PROBLEM REQUIREMENTS: Every single entry that follows must be copied exactly.

RECORDS PROVIDED:
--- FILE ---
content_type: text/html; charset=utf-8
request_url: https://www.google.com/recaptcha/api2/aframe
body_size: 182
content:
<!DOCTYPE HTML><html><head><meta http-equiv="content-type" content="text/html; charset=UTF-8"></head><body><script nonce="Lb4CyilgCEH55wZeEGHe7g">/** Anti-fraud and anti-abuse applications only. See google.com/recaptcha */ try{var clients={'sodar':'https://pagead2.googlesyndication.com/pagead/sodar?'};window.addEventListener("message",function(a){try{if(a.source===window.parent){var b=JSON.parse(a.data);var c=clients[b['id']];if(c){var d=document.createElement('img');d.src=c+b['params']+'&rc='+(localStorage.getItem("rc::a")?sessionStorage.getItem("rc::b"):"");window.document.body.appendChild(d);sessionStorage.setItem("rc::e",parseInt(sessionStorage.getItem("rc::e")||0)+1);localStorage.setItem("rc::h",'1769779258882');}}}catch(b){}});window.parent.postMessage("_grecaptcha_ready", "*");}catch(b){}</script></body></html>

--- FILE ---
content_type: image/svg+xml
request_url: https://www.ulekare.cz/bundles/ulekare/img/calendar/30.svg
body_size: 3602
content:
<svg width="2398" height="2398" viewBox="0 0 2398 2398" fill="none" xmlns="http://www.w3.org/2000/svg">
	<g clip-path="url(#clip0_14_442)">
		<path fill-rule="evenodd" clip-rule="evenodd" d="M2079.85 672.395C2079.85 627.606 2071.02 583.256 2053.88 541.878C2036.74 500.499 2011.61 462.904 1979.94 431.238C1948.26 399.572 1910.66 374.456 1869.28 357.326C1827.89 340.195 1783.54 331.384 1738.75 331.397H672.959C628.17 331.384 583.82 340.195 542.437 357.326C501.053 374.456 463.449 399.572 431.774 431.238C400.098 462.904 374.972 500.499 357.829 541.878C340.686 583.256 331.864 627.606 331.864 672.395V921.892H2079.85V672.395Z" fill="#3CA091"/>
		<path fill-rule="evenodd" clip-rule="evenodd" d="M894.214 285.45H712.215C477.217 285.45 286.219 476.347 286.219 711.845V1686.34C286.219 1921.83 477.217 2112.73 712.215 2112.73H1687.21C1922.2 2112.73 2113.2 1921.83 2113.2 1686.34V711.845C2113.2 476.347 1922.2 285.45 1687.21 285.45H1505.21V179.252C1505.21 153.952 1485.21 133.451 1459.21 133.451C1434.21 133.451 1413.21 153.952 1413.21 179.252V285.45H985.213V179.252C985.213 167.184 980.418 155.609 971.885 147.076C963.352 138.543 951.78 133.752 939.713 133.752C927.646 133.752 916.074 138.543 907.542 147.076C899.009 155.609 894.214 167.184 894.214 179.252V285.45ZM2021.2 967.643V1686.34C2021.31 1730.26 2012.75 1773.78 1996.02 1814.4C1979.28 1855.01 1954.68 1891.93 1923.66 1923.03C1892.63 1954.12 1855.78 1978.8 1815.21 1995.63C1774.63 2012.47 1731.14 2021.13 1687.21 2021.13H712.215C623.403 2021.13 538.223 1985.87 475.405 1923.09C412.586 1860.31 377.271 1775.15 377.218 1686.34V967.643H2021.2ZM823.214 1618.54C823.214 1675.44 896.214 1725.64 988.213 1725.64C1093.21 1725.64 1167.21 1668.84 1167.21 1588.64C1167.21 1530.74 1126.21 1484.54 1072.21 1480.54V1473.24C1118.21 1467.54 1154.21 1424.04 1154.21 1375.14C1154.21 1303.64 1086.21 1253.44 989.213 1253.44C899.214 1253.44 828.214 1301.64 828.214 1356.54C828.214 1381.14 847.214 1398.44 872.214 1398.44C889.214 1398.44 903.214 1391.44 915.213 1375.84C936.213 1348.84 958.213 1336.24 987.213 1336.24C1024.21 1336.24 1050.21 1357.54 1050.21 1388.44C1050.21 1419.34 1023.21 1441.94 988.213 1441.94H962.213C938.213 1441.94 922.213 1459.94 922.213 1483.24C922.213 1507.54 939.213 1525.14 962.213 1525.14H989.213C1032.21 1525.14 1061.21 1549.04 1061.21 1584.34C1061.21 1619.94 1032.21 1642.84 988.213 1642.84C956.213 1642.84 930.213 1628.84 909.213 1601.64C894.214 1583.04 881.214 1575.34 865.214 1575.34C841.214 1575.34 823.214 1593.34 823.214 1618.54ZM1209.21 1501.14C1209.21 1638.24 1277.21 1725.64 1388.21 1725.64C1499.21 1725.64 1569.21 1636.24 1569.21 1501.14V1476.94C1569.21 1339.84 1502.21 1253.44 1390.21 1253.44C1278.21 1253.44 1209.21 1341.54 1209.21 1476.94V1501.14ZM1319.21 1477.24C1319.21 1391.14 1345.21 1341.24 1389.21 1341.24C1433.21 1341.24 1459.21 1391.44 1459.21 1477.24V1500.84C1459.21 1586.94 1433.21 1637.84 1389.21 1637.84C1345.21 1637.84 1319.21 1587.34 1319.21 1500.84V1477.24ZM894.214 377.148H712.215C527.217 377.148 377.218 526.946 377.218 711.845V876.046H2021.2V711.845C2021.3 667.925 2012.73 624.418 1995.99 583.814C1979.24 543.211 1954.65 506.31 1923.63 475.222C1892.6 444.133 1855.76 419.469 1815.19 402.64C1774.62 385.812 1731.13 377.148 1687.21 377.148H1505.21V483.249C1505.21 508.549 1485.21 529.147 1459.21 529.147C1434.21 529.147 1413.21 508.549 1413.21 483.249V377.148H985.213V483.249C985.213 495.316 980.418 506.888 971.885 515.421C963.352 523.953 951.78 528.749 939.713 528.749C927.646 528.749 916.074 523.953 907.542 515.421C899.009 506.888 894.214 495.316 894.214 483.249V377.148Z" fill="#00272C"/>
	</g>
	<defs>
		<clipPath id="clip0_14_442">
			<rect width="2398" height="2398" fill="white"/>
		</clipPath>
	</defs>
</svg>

RESPONSE TO THIS TASK:
--- FILE ---
content_type: text/html; charset=utf-8
request_url: https://www.google.com/recaptcha/api2/aframe
body_size: 182
content:
<!DOCTYPE HTML><html><head><meta http-equiv="content-type" content="text/html; charset=UTF-8"></head><body><script nonce="Lb4CyilgCEH55wZeEGHe7g">/** Anti-fraud and anti-abuse applications only. See google.com/recaptcha */ try{var clients={'sodar':'https://pagead2.googlesyndication.com/pagead/sodar?'};window.addEventListener("message",function(a){try{if(a.source===window.parent){var b=JSON.parse(a.data);var c=clients[b['id']];if(c){var d=document.createElement('img');d.src=c+b['params']+'&rc='+(localStorage.getItem("rc::a")?sessionStorage.getItem("rc::b"):"");window.document.body.appendChild(d);sessionStorage.setItem("rc::e",parseInt(sessionStorage.getItem("rc::e")||0)+1);localStorage.setItem("rc::h",'1769779258882');}}}catch(b){}});window.parent.postMessage("_grecaptcha_ready", "*");}catch(b){}</script></body></html>

--- FILE ---
content_type: image/svg+xml
request_url: https://www.ulekare.cz/bundles/ulekare/img/calendar/30.svg
body_size: 3602
content:
<svg width="2398" height="2398" viewBox="0 0 2398 2398" fill="none" xmlns="http://www.w3.org/2000/svg">
	<g clip-path="url(#clip0_14_442)">
		<path fill-rule="evenodd" clip-rule="evenodd" d="M2079.85 672.395C2079.85 627.606 2071.02 583.256 2053.88 541.878C2036.74 500.499 2011.61 462.904 1979.94 431.238C1948.26 399.572 1910.66 374.456 1869.28 357.326C1827.89 340.195 1783.54 331.384 1738.75 331.397H672.959C628.17 331.384 583.82 340.195 542.437 357.326C501.053 374.456 463.449 399.572 431.774 431.238C400.098 462.904 374.972 500.499 357.829 541.878C340.686 583.256 331.864 627.606 331.864 672.395V921.892H2079.85V672.395Z" fill="#3CA091"/>
		<path fill-rule="evenodd" clip-rule="evenodd" d="M894.214 285.45H712.215C477.217 285.45 286.219 476.347 286.219 711.845V1686.34C286.219 1921.83 477.217 2112.73 712.215 2112.73H1687.21C1922.2 2112.73 2113.2 1921.83 2113.2 1686.34V711.845C2113.2 476.347 1922.2 285.45 1687.21 285.45H1505.21V179.252C1505.21 153.952 1485.21 133.451 1459.21 133.451C1434.21 133.451 1413.21 153.952 1413.21 179.252V285.45H985.213V179.252C985.213 167.184 980.418 155.609 971.885 147.076C963.352 138.543 951.78 133.752 939.713 133.752C927.646 133.752 916.074 138.543 907.542 147.076C899.009 155.609 894.214 167.184 894.214 179.252V285.45ZM2021.2 967.643V1686.34C2021.31 1730.26 2012.75 1773.78 1996.02 1814.4C1979.28 1855.01 1954.68 1891.93 1923.66 1923.03C1892.63 1954.12 1855.78 1978.8 1815.21 1995.63C1774.63 2012.47 1731.14 2021.13 1687.21 2021.13H712.215C623.403 2021.13 538.223 1985.87 475.405 1923.09C412.586 1860.31 377.271 1775.15 377.218 1686.34V967.643H2021.2ZM823.214 1618.54C823.214 1675.44 896.214 1725.64 988.213 1725.64C1093.21 1725.64 1167.21 1668.84 1167.21 1588.64C1167.21 1530.74 1126.21 1484.54 1072.21 1480.54V1473.24C1118.21 1467.54 1154.21 1424.04 1154.21 1375.14C1154.21 1303.64 1086.21 1253.44 989.213 1253.44C899.214 1253.44 828.214 1301.64 828.214 1356.54C828.214 1381.14 847.214 1398.44 872.214 1398.44C889.214 1398.44 903.214 1391.44 915.213 1375.84C936.213 1348.84 958.213 1336.24 987.213 1336.24C1024.21 1336.24 1050.21 1357.54 1050.21 1388.44C1050.21 1419.34 1023.21 1441.94 988.213 1441.94H962.213C938.213 1441.94 922.213 1459.94 922.213 1483.24C922.213 1507.54 939.213 1525.14 962.213 1525.14H989.213C1032.21 1525.14 1061.21 1549.04 1061.21 1584.34C1061.21 1619.94 1032.21 1642.84 988.213 1642.84C956.213 1642.84 930.213 1628.84 909.213 1601.64C894.214 1583.04 881.214 1575.34 865.214 1575.34C841.214 1575.34 823.214 1593.34 823.214 1618.54ZM1209.21 1501.14C1209.21 1638.24 1277.21 1725.64 1388.21 1725.64C1499.21 1725.64 1569.21 1636.24 1569.21 1501.14V1476.94C1569.21 1339.84 1502.21 1253.44 1390.21 1253.44C1278.21 1253.44 1209.21 1341.54 1209.21 1476.94V1501.14ZM1319.21 1477.24C1319.21 1391.14 1345.21 1341.24 1389.21 1341.24C1433.21 1341.24 1459.21 1391.44 1459.21 1477.24V1500.84C1459.21 1586.94 1433.21 1637.84 1389.21 1637.84C1345.21 1637.84 1319.21 1587.34 1319.21 1500.84V1477.24ZM894.214 377.148H712.215C527.217 377.148 377.218 526.946 377.218 711.845V876.046H2021.2V711.845C2021.3 667.925 2012.73 624.418 1995.99 583.814C1979.24 543.211 1954.65 506.31 1923.63 475.222C1892.6 444.133 1855.76 419.469 1815.19 402.64C1774.62 385.812 1731.13 377.148 1687.21 377.148H1505.21V483.249C1505.21 508.549 1485.21 529.147 1459.21 529.147C1434.21 529.147 1413.21 508.549 1413.21 483.249V377.148H985.213V483.249C985.213 495.316 980.418 506.888 971.885 515.421C963.352 523.953 951.78 528.749 939.713 528.749C927.646 528.749 916.074 523.953 907.542 515.421C899.009 506.888 894.214 495.316 894.214 483.249V377.148Z" fill="#00272C"/>
	</g>
	<defs>
		<clipPath id="clip0_14_442">
			<rect width="2398" height="2398" fill="white"/>
		</clipPath>
	</defs>
</svg>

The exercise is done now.